I have seen no end of animals with mature sets of horns coming through a number of sale rings in Northern Ireland over recent weeks and months.

I wouldn’t have a horned animal about me.

First-off, they look unsightly. But, more importantly, I think they are a health and safety risk – both to other cattle and the human beings managing them.

These risks might be quite low during the spring and summer months when cattle are at grass, but the thought of having to go into a crowded pen and pick out an animal amongst others – some of which have full horns – has risk written all over it.

Moreover, the damage that a horned animal could do to its herd mates, again in a penned situation, could be considerable – in certain circumstances.

Rules on horns

Obviously, the previous rules in place to the effect that all animals must be de-horned have been relaxed.

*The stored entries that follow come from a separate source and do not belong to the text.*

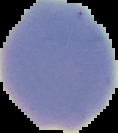
Summary:
  - Image size: 118×133 pixels
  - Image type: cell region segmented out of the field of view; surrounding area masked to black
  - Result: no Plasmodium parasites seen
  - Preparation: thin blood filmLocate and identify every blood parasite.
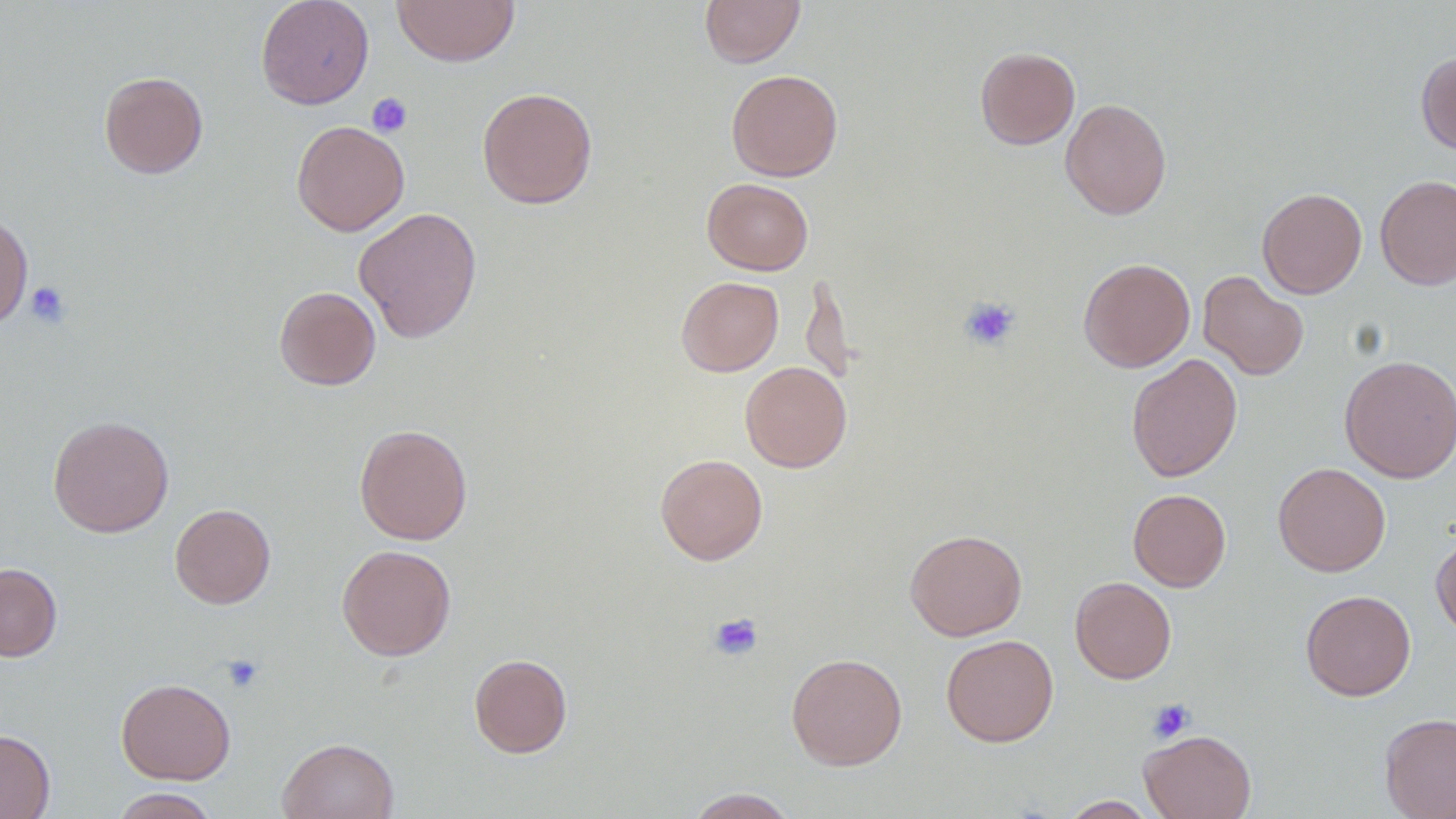
No blood parasites observed.

Summary:
  - Coordinate format: approximate bounding boxes as [x1, y1, x2, y2] in pixels
  - Platelet locations: [367, 92, 412, 137], [26, 281, 71, 329], [959, 296, 1021, 352], [708, 612, 764, 661], [221, 653, 264, 693], [1147, 698, 1195, 744]
  - Uninfected red blood cell locations: [255, 0, 374, 109], [392, 0, 520, 67], [699, 0, 804, 67], [975, 46, 1080, 149], [1416, 52, 1456, 155], [726, 69, 843, 181], [98, 71, 208, 178], [477, 86, 598, 209], [1060, 98, 1172, 220], [291, 120, 410, 236], [1375, 174, 1456, 291], [702, 178, 813, 275], [1256, 188, 1367, 298], [353, 207, 482, 343], [0, 212, 33, 330], [1078, 258, 1195, 372], [1198, 270, 1309, 380], [800, 272, 854, 388], [675, 276, 783, 376], [273, 286, 381, 390], [1126, 353, 1243, 482], [1339, 354, 1456, 484], [740, 361, 852, 472], [48, 414, 174, 538], [355, 424, 473, 545], [654, 453, 768, 565], [1273, 462, 1391, 576], [1128, 488, 1231, 592], [170, 503, 276, 609], [904, 528, 1027, 641], [1431, 533, 1456, 639], [336, 544, 456, 661], [0, 562, 62, 661], [1070, 577, 1176, 684], [1300, 590, 1416, 700], [941, 634, 1059, 746], [786, 652, 907, 770], [468, 653, 573, 758], [116, 678, 236, 784], [1379, 712, 1456, 819], [0, 728, 55, 819], [1139, 729, 1256, 819], [277, 738, 399, 819], [109, 787, 220, 818], [683, 787, 799, 818], [1057, 796, 1162, 818]
  - Slide-level diagnosis: negative for blood parasites
  - Field of view: one of a larger specimen
  - Preparation: thin blood smear
  - Modality: light microscopy
  - Image size: 1456×819 pixels
  - Magnification: 1000xName the blood parasite species.
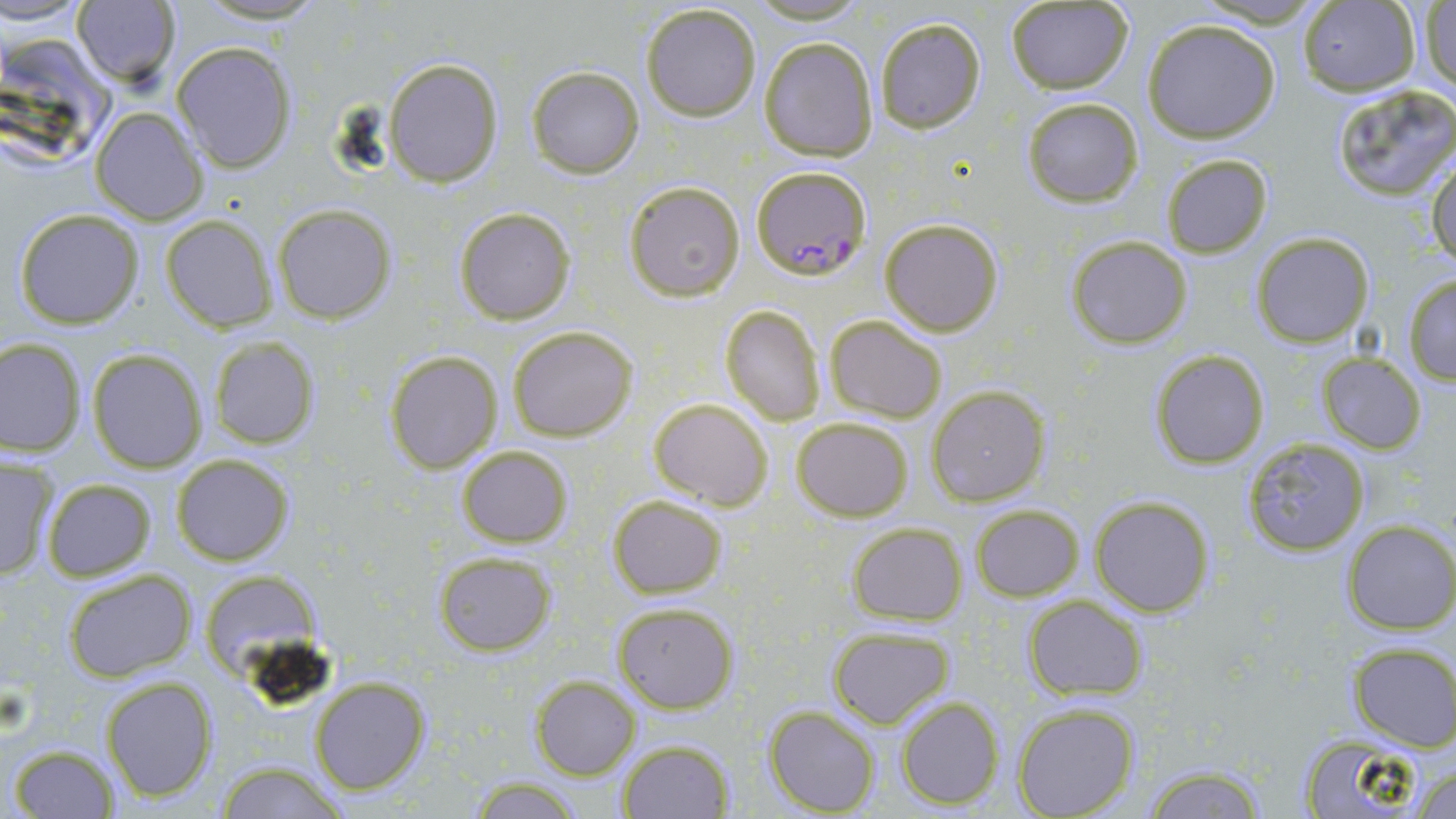
Plasmodium falciparum.

image_size: 1456×819 pixels
plasmodium_falciparum_infected_red_blood_cell_locations: 'approximate bounding boxes as named x1/y1/x2/y2 corners in pixels: (x1=749, y1=166, x2=870, y2=280)'
magnification: 1000x
preparation: thin blood smear
field_of_view: single
uninfected_red_blood_cell_locations: 'approximate bounding boxes as named x1/y1/x2/y2 corners in pixels: (x1=2, y1=0, x2=91, y2=29), (x1=186, y1=0, x2=338, y2=25), (x1=71, y1=1, x2=180, y2=87), (x1=1004, y1=1, x2=1134, y2=95), (x1=1296, y1=1, x2=1420, y2=95), (x1=1419, y1=3, x2=1456, y2=94), (x1=639, y1=4, x2=762, y2=120), (x1=875, y1=17, x2=988, y2=133), (x1=1142, y1=19, x2=1280, y2=144), (x1=0, y1=33, x2=118, y2=175), (x1=760, y1=37, x2=878, y2=163), (x1=170, y1=41, x2=297, y2=173), (x1=384, y1=57, x2=504, y2=186), (x1=526, y1=65, x2=645, y2=179), (x1=1329, y1=84, x2=1456, y2=202), (x1=1021, y1=98, x2=1142, y2=207), (x1=91, y1=107, x2=209, y2=225), (x1=1160, y1=154, x2=1273, y2=259), (x1=1430, y1=155, x2=1455, y2=270), (x1=623, y1=181, x2=745, y2=300), (x1=272, y1=204, x2=396, y2=324), (x1=453, y1=205, x2=576, y2=325), (x1=13, y1=207, x2=145, y2=330), (x1=161, y1=214, x2=278, y2=332), (x1=879, y1=217, x2=1004, y2=336), (x1=1252, y1=233, x2=1373, y2=348), (x1=1067, y1=237, x2=1192, y2=350), (x1=1402, y1=274, x2=1456, y2=384), (x1=720, y1=305, x2=825, y2=425), (x1=825, y1=315, x2=947, y2=422), (x1=506, y1=325, x2=638, y2=442), (x1=208, y1=335, x2=319, y2=449), (x1=0, y1=336, x2=86, y2=457), (x1=86, y1=348, x2=209, y2=472), (x1=384, y1=348, x2=503, y2=473), (x1=1148, y1=349, x2=1270, y2=469), (x1=1315, y1=354, x2=1427, y2=453), (x1=927, y1=385, x2=1049, y2=507), (x1=648, y1=398, x2=774, y2=510), (x1=792, y1=416, x2=912, y2=521), (x1=1242, y1=436, x2=1373, y2=558), (x1=458, y1=446, x2=573, y2=546), (x1=172, y1=454, x2=293, y2=566), (x1=0, y1=455, x2=59, y2=581), (x1=42, y1=479, x2=156, y2=580), (x1=1090, y1=494, x2=1214, y2=616), (x1=608, y1=495, x2=727, y2=598), (x1=971, y1=504, x2=1083, y2=601), (x1=1341, y1=520, x2=1456, y2=634), (x1=846, y1=522, x2=967, y2=626), (x1=433, y1=551, x2=556, y2=657), (x1=61, y1=568, x2=197, y2=683), (x1=208, y1=569, x2=320, y2=686), (x1=1022, y1=595, x2=1148, y2=700), (x1=614, y1=602, x2=739, y2=713), (x1=826, y1=626, x2=956, y2=728), (x1=1346, y1=645, x2=1456, y2=751), (x1=100, y1=675, x2=217, y2=802), (x1=530, y1=675, x2=640, y2=780), (x1=308, y1=676, x2=431, y2=796), (x1=896, y1=695, x2=1004, y2=808), (x1=1012, y1=704, x2=1139, y2=819), (x1=766, y1=705, x2=879, y2=816), (x1=1294, y1=733, x2=1433, y2=817), (x1=616, y1=738, x2=734, y2=818), (x1=8, y1=744, x2=119, y2=817), (x1=1412, y1=762, x2=1455, y2=819), (x1=210, y1=763, x2=351, y2=818), (x1=1141, y1=764, x2=1269, y2=819), (x1=465, y1=777, x2=588, y2=817)'
stain: May-Grünwald-Giemsa
modality: light microscopyIdentify the blood parasite species.
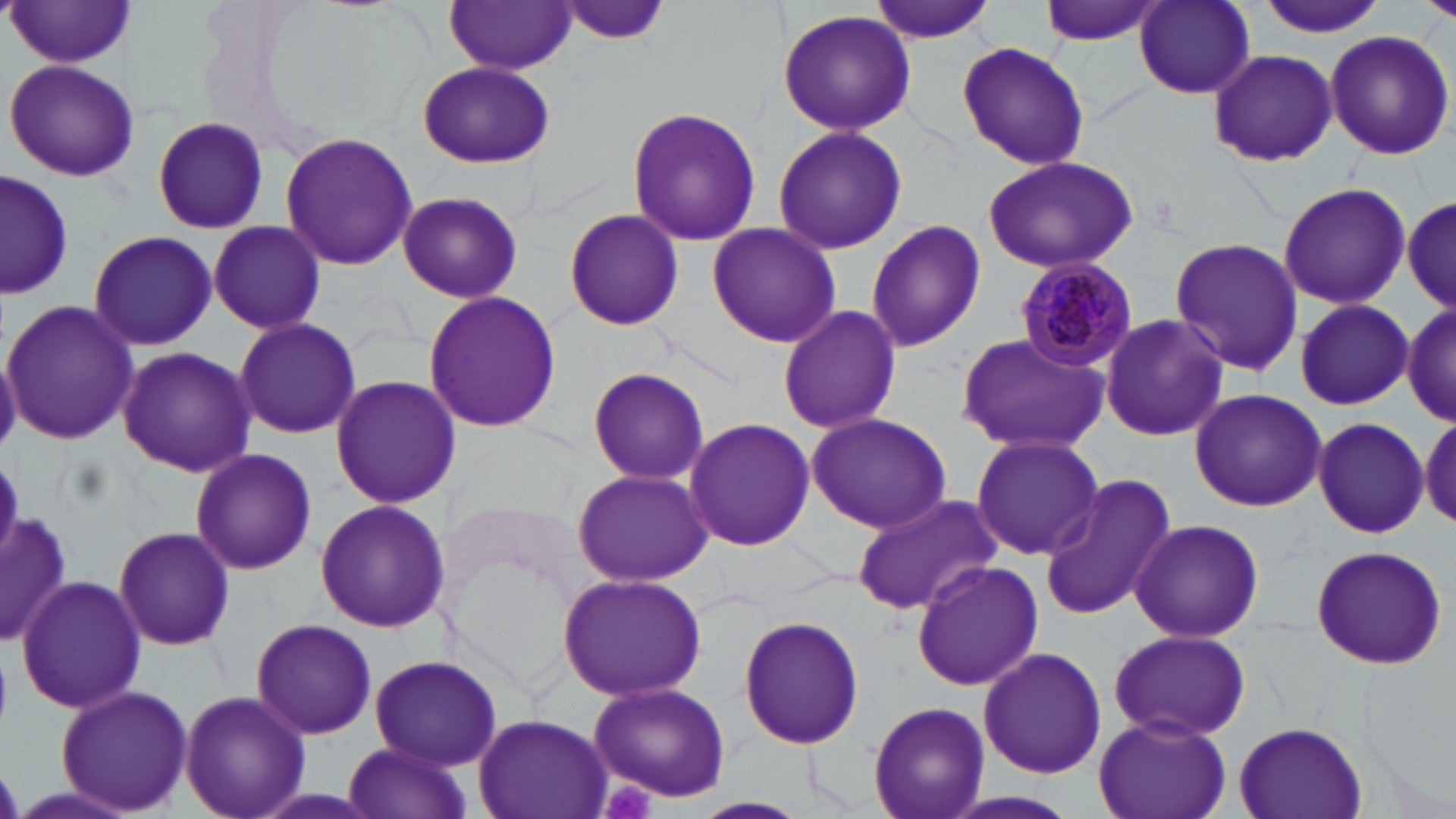
Plasmodium malariae.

Personally, I think this was a retrograde step. If I was Northern Ireland’s agriculture minister, I would it make it my business to reintroduce regulations that make de-horning a mandatory requirement in short order.

Some breeds of cattle are naturally polled. The Aberdeen-Angus is the most obvious breed that comes to mind in this context.

But the reality here is that breeders, over the years, have identified specific animals with this trait and preferentially bred from them.

And they did this for a reason:It is so much easier to manage cattle that do not have horns – full stop.

I think I am also right in pointing out that it is now possible to select naturally polled Holstein blood lines.

No doubt the animal welfare groups would make the assertion that de-horning is an unnecessarily painful process. Well it’s not, if the procedure is carried out properly when animals are young.

In my opinion, not to de-horn cattle is an example of ‘lazy’ farming.

Yearling plus cattle, with full sets of horns represent a welfare issue, both for the animals themselves and those who have to work with them.

Moreover, I get a sense that farmers putting this type of animal into a sale yard are also de-valuing their own stock.

No matter how good an animal is, in terms of its weight, flesh cover and general condition, I would always be of the view that people buying such stock will have fully accounted for the ‘horn issue’ as the cattle in question go through the ring.